*ENUNCIADO*
Devuelva sin alteraciones el fragmento del artículo sobre la entrevista a Francisco I que va desde "Francisco I, lenguaje" hasta "su lucimiento personal.", ambos incluidos.

*PASAJE DEL TEXTO*
__________

Francisco I, lenguaje líquido para decir lo de siempre
El comandante en jefe de la multinacional cristiana ha dictado su lección magistral en castellano en la portada de 'El País'. A través de un ejercicio de antiperiodismo, el obispo de Roma Bergoglio contesta a amables cuestiones para su lucimiento personal.
En la entrevista se omiten los asuntos más escabrosos tanto históricos como de la rabiosa actualidad: la connivencia del catolicismo oficial con represiones sangrientas de apoyo a dictaduras (nazismo y fascismo), la crisis del régimen capitalista, la pederastia recurrente de la curia, el aborto, el preservativo y la opresión sistémica de clase y género en la mayor parte del mundo.

__________

*LÍNEAS DE DATOS*

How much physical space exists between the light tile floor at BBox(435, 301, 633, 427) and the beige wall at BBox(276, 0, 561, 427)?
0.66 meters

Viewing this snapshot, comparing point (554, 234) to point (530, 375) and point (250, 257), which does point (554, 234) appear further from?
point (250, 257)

__________

*RESULTADO*
Francisco I, lenguaje líquido para decir lo de siempre
El comandante en jefe de la multinacional cristiana ha dictado su lección magistral en castellano en la portada de 'El País'. A través de un ejercicio de antiperiodismo, el obispo de Roma Bergoglio contesta a amables cuestiones para su lucimiento personal.